Jennifer Young, a disaster services specialist with the American Red Cross, is one of many who does her part.
“It’s a passion that I’ve always had to assist people in times of crisis, to help them develop that plan to get from where they are back to a stable environment,” she said.
The Oklahoma State University alumna is familiar with crisis, too. She has worked in social services for hospitals including Cushing Regional Hospital for eight years and worked in the Department of Human Services, dealing in child welfare. She has been in her role with the Red Cross since September 2012.
Young said she enjoys providing help to a family when they may have other concerns on their minds.
“They’re worried about where their next meal is going to come from. They’re worried about where they’re going to sleep that night and to be able to be that sense of calm amongst the storm,” Young said.
However, it takes a level-headed person to take on the position.

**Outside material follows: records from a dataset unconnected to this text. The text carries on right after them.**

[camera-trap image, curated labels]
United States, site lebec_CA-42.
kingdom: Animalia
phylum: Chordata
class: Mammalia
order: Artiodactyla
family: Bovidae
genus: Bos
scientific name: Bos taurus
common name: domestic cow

“Initially, you take the skills and the natural instincts that most people have genuinely,” Young said. “The challenge is to help (them) remain calm because people will feed off the way you react to things.”
Young will assist families and individuals in determining their next step. While the May tornadoes have taken center stage, Young said the organization also handles day-to-day occurrences such as fires destroying homes and property.
“We help everybody,” she said. “It doesn’t matter if they have insurance or don’t have insurance. It doesn’t matter the cause of the fire. We never ask that. We offer the same level of services to everybody.”
Those services can include up to three days worth of hotel accommodations, food and clothing.
“We give financial assistance in the form of a credit card that we will activate at that time, whether that is in the middle of the night when the fire is still burning or if it’s the next day,” she said.
The Red Cross will follow families needing assistance for 15 days and extended periods. However, they have to be requested by families, emergency management or the fire department.
“In the case right now, with the tornadoes, we are actually in the process of moving into long-term recovery where we are going to be following these families for at least a year or to where they need to be,” she said.
As she approaches the end of her first year serving with the Red Cross, Young said there was one thing that surprised her.
“I think one thing that surprised me the most were the number of volunteers that we have now that were once the people affected by the fires and because of what the Red Cross did for them, they are now giving back,” she said.
That has been financially and through volunteering their time, she said.
“Oklahomans love to help Oklahomans,” she said. “We are definitely a role model to the rest of the nation, but we are also a role model to an incredible nation that is not far behind, if at all. We’re just always that constant example of the way it should be and honestly, at the levels that it’s becoming, it’s the way the United States needs to maintain.”
As Young looks forward, she said she’s happy to be part of a group serving communities.
“Is this where I want to be? Absolutely,” she said. “Everyday I’m working side-by-side with people from this community who are here because they want to be. They don’t get paid. They are 100 percent dedicated to helping their neighbors.”